Neuroreport. 1993 Sep;4(9):1131-4.
Stimulation of the Schaffer collateral projection to the CA1 region in rat hippocampal slices at 1 Hz for 15 min produced a N-methyl-D-aspartate (NMDA) receptor-dependent long-term depression (LTD) of synaptic responses and, when given after tetanic stimulation, reversed long-term potentiation (LTP). Both LTD and the reversal of LTP were blocked by the nitric oxide (NO) inhibitor L-NG-monomethylargine (L-NMMA). L-NG-nitroarginine (L-NOArg) and hemoglobin also blocked LTD. The inhibition of LTD by L-NMMA was overcome by L- but not D-arginine. Sodium nitroprusside and S-nitrosocysteine, agents that spontaneously release NO, mimicked the effect of 1 Hz stimulation. These results indicate that NO mediates LTD produced by sustained 1 Hz activation of CA1 synapses and support the hypothesis that NO mediates the inhibition of LTP produced by untimely activation of NMDA receptors.

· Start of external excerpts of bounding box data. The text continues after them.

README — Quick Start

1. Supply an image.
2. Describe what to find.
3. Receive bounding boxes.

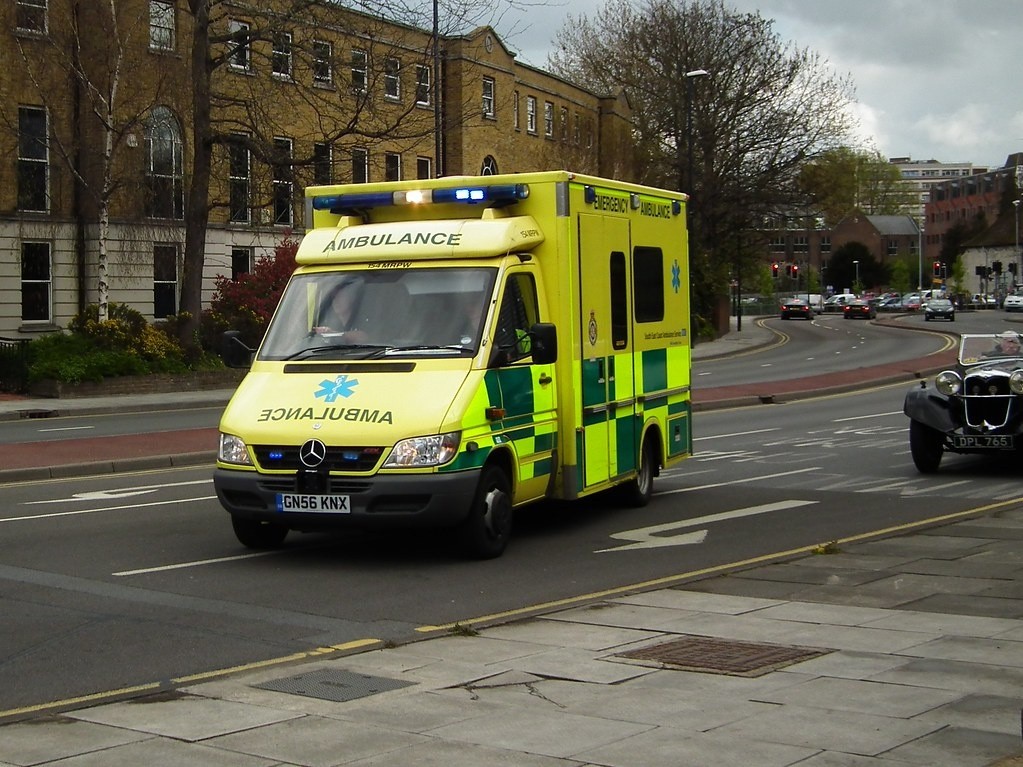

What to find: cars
[780,284,1023,322]
[903,331,1023,473]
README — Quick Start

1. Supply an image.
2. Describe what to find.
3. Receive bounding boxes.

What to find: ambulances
[213,170,694,559]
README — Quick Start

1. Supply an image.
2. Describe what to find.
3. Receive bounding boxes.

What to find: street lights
[853,261,859,286]
[686,69,709,349]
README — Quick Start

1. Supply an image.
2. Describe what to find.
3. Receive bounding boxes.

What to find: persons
[826,293,831,299]
[884,292,894,299]
[1008,280,1016,293]
[982,331,1020,358]
[429,291,516,360]
[995,294,1004,309]
[948,292,954,304]
[313,282,372,343]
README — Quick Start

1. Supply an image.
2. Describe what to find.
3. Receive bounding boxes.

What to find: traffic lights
[976,262,1017,278]
[933,261,946,278]
[772,264,779,278]
[791,265,798,281]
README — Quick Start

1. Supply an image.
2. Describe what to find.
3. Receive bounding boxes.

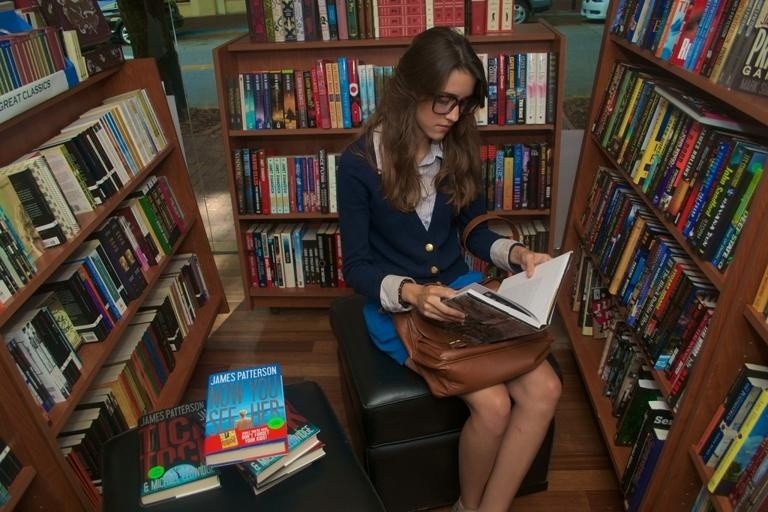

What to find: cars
[581,0,609,20]
[99,0,186,44]
[513,0,551,24]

以1赫兹的频率刺激大鼠海马切片中向CA1区投射的Schaffer侧支15分钟,会产生一种依赖于N-甲基-D-天冬氨酸(NMDA)受体的突触反应长期抑制(LTD),并且在强直刺激后给予时,会逆转长期增强(LTP)。LTD和LTP的逆转均被一氧化氮(NO)抑制剂L-NG-单甲基精氨酸(L-NMMA)阻断。L-NG-硝基精氨酸(L-NOArg)和血红蛋白也阻断LTD。L-NMMA对LTD的抑制作用可被L-精氨酸而非D-精氨酸克服。硝普钠和S-亚硝基半胱氨酸这两种能自发释放NO的物质,模拟了1赫兹刺激的效果。这些结果表明,NO介导了由CA1突触持续1赫兹激活所产生的LTD,并支持了NO介导由NMDA受体过早激活所产生的LTP抑制作用这一假说。